David FrenchImagine for a moment that you are a public school teacher in Wisconsin. While your job is undoubtedly tough (and important), and you're by no means rich, you do make decent money (more than $52,000 per year), and you do have some nice extra perks that most of us don't enjoy. You work about nine months per year, you have ample additional time off for holidays, and you basically can't be fired. Sure, you can get fired for extreme misbehavior—after months and perhaps years of due process—but do you face the specter of the axe falling based on quarterly results or the loss of a client? Certainly not.

And you have your pension and health plan. Ahh, let us sing the sweet glories of your pension and health plan! Saps like me just have a 401k, and if I don't contribute to it, I don't have retirement benefits. But you? Your plan is extremely generous (how generous? Go and do a calculation), and you can even retire, with benefits, at age 55. As for your health plan, check it out. Add those benefits to your salary, and you're looking at an average total salary of more than $77,000 per year, making your individual compensation roughly 50 percent greater than the median household income in the state.

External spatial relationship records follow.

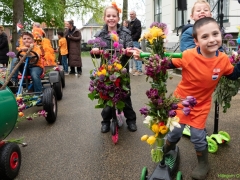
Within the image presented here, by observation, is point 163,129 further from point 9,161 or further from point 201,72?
point 9,161

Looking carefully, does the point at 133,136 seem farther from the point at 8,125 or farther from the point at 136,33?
the point at 136,33

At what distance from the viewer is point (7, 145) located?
2.79m

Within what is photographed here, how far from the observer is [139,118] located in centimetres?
474

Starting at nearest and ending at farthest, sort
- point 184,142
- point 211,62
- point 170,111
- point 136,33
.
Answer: point 170,111
point 211,62
point 184,142
point 136,33

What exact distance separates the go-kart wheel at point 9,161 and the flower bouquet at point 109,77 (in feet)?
3.68

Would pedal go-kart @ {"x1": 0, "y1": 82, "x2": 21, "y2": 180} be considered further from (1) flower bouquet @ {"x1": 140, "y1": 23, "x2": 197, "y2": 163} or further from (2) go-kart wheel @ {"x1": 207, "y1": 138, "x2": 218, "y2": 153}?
(2) go-kart wheel @ {"x1": 207, "y1": 138, "x2": 218, "y2": 153}

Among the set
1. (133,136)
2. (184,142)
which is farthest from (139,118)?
(184,142)

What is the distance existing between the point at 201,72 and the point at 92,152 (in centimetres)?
165

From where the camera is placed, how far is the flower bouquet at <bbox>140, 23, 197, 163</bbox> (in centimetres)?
217

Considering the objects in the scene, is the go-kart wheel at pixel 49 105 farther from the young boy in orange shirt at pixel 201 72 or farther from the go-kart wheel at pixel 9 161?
the young boy in orange shirt at pixel 201 72

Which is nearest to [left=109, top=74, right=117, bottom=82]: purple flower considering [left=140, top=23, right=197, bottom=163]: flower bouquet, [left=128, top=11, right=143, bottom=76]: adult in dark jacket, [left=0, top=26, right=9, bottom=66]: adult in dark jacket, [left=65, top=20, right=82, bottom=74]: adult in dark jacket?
[left=140, top=23, right=197, bottom=163]: flower bouquet

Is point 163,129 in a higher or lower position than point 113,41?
lower

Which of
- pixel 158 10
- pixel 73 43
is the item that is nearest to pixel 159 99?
pixel 73 43

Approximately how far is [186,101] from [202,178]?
0.96m
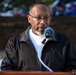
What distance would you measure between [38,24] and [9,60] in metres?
0.43

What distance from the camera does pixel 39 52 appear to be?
383cm

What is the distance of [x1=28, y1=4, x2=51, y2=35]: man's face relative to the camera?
3816 millimetres

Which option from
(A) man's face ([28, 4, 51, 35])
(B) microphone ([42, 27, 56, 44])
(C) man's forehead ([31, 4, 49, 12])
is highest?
(C) man's forehead ([31, 4, 49, 12])

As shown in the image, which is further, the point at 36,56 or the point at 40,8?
the point at 40,8

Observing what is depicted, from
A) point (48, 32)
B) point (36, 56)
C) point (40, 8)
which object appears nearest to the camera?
point (48, 32)

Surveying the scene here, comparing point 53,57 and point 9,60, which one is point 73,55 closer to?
point 53,57

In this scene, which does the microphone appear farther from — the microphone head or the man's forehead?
the man's forehead

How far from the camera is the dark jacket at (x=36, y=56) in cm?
380

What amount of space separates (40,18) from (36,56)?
36cm

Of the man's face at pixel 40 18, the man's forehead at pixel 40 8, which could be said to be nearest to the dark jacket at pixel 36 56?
the man's face at pixel 40 18

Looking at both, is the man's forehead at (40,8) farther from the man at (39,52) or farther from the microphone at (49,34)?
the microphone at (49,34)

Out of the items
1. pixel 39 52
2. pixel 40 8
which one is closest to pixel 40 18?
pixel 40 8

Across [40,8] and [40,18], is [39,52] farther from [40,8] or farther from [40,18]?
[40,8]

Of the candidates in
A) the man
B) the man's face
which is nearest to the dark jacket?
the man
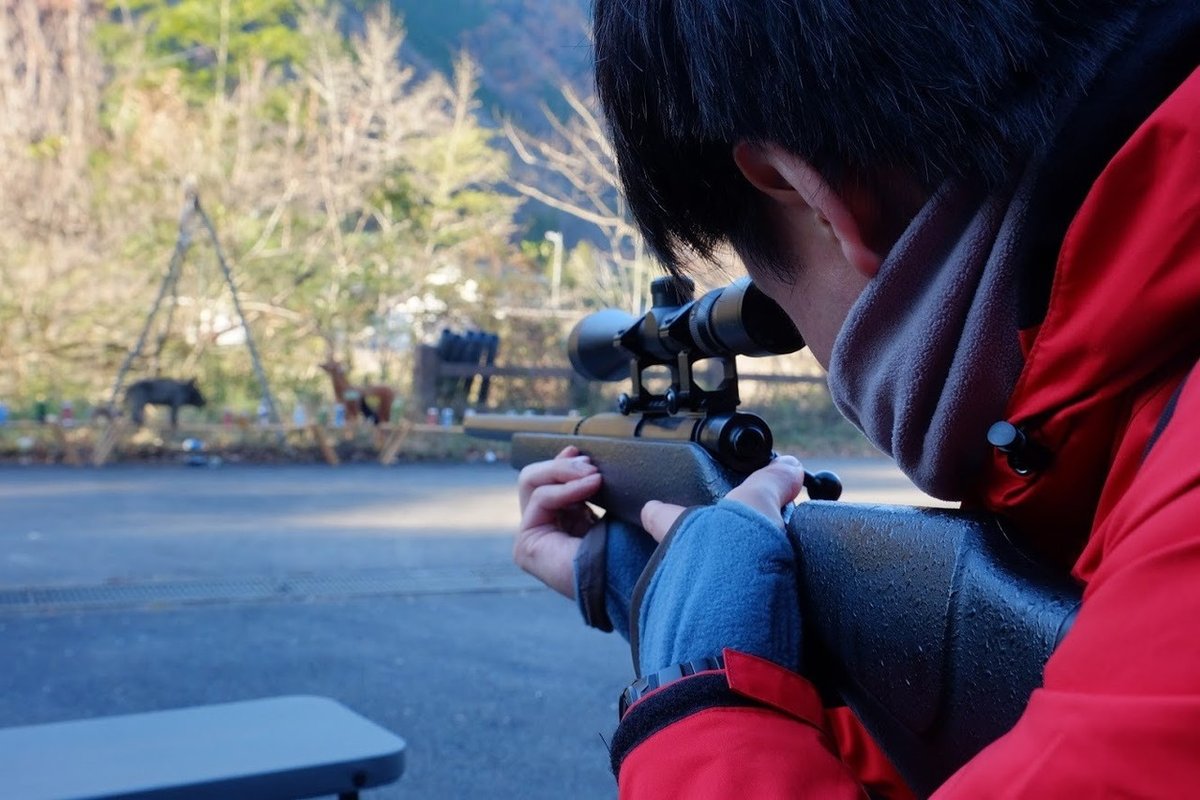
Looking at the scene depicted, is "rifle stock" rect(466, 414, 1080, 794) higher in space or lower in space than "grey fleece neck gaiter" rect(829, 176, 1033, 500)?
lower

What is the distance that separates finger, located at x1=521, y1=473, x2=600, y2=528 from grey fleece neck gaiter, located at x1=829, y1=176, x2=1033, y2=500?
3.33 ft

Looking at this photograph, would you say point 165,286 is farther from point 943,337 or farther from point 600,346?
point 943,337

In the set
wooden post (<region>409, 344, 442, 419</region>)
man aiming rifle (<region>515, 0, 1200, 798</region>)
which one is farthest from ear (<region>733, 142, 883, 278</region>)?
wooden post (<region>409, 344, 442, 419</region>)

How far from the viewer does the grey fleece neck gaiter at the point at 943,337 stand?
2.94ft

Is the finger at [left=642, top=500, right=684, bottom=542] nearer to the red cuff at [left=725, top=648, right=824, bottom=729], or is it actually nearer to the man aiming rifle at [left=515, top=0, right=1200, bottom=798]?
the man aiming rifle at [left=515, top=0, right=1200, bottom=798]

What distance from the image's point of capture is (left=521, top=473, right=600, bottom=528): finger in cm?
203

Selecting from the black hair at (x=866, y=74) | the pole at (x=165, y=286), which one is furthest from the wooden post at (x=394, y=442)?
the black hair at (x=866, y=74)

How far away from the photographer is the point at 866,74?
0.95 metres

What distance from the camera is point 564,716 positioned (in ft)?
16.1

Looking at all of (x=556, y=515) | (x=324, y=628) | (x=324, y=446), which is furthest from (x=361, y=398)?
(x=556, y=515)

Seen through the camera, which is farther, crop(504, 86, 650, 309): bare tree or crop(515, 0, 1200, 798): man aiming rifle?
crop(504, 86, 650, 309): bare tree

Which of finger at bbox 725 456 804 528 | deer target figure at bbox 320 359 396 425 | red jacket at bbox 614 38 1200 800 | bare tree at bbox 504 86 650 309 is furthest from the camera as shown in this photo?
bare tree at bbox 504 86 650 309

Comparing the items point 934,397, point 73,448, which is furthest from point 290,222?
point 934,397

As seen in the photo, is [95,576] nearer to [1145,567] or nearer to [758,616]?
[758,616]
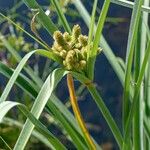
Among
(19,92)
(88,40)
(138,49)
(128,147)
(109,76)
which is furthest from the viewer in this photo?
(109,76)

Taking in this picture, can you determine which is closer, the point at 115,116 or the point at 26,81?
the point at 26,81

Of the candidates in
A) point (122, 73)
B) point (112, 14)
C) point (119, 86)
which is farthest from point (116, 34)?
point (122, 73)

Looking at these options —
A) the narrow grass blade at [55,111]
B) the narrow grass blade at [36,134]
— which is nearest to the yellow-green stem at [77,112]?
the narrow grass blade at [55,111]

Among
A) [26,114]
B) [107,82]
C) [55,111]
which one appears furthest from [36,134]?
[107,82]

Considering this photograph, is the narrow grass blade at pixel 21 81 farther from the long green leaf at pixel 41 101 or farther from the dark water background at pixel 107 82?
the dark water background at pixel 107 82

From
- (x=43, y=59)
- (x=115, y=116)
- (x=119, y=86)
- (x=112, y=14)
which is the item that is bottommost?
(x=115, y=116)

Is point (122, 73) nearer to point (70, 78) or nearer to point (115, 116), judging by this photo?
point (70, 78)

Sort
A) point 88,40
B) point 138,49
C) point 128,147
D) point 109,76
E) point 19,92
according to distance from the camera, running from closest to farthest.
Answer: point 88,40 < point 128,147 < point 138,49 < point 19,92 < point 109,76
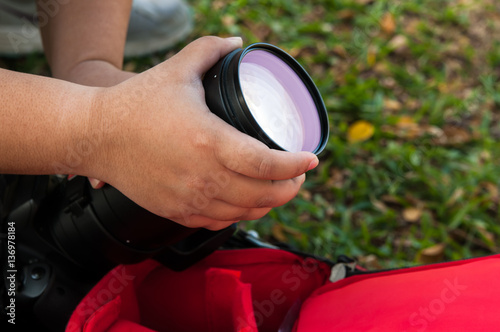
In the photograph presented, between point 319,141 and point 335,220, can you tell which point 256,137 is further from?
point 335,220

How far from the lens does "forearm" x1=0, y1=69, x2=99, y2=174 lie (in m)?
0.59

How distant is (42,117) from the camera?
597 millimetres

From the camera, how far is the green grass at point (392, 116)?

The problem of course is that all this costs money—lots of money—with the taxpayers shouldering that burden in a struggling economy. Moreover, the pension plan is short on money. To be precise: $10.9 billion dollars short, according to reports last year. Even worse, the taxpayers who pay for these magnificent plans have struggled with soaring unemployment and stagnant wages and tend to make less money than the public employees they support.

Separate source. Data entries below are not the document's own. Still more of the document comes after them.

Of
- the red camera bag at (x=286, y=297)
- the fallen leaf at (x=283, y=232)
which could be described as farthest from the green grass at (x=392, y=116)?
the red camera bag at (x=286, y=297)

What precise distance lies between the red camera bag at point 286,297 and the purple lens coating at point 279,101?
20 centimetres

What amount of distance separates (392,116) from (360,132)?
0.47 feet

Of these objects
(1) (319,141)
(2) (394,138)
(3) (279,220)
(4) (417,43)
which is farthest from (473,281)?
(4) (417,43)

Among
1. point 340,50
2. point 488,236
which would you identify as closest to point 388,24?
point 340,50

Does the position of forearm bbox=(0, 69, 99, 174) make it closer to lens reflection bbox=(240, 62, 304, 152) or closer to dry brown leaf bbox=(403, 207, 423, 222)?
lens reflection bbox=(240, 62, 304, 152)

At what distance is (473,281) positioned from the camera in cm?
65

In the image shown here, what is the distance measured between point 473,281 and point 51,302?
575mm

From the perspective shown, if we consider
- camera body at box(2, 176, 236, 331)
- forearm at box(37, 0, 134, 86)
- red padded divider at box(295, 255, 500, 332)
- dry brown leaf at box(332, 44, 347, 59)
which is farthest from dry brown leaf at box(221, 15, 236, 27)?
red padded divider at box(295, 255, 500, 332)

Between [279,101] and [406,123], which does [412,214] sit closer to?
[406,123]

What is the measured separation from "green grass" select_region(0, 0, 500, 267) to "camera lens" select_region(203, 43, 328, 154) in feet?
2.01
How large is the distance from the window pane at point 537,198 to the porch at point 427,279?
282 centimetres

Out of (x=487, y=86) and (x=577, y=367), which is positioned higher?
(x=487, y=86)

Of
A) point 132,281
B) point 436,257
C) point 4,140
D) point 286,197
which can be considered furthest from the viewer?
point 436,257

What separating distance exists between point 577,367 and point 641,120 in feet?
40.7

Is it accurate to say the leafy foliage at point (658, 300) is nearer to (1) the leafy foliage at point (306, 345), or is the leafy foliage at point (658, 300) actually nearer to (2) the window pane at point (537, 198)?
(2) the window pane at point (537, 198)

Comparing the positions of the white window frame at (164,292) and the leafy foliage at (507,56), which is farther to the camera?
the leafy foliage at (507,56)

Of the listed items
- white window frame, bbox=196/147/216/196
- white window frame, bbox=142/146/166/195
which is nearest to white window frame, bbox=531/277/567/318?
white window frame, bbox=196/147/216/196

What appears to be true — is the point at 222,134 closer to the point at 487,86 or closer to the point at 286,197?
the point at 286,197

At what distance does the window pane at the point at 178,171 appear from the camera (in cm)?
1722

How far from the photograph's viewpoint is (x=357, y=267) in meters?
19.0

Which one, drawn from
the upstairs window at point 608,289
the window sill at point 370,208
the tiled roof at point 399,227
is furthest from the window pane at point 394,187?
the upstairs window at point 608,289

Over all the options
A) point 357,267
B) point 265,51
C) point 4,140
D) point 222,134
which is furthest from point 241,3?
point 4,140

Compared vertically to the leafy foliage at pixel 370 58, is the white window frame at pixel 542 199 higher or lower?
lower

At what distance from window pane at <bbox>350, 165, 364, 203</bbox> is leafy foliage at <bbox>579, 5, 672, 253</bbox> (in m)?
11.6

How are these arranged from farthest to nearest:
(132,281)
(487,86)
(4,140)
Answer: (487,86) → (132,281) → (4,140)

So the governor has proposed some modest reforms. He's proposing that state employees make retirement contributions at the national average and health insurance contributions at one-half the national average (up from roughly 25 percent). He's also proposing reforms that would give teachers a real choice as to whether they want to join the union.

It's understandable that teachers wouldn't like these changes. After all, they'll lose money. But does that justify the reaction? Does that justify near-riots in Madison, with protestors comparing the governor to Hitler, threats of violence, and intimidating protests at lawmakers' private residences? Does that justify fourteen Democratic lawmakers fleeing the state to prevent a vote on the governor's proposals?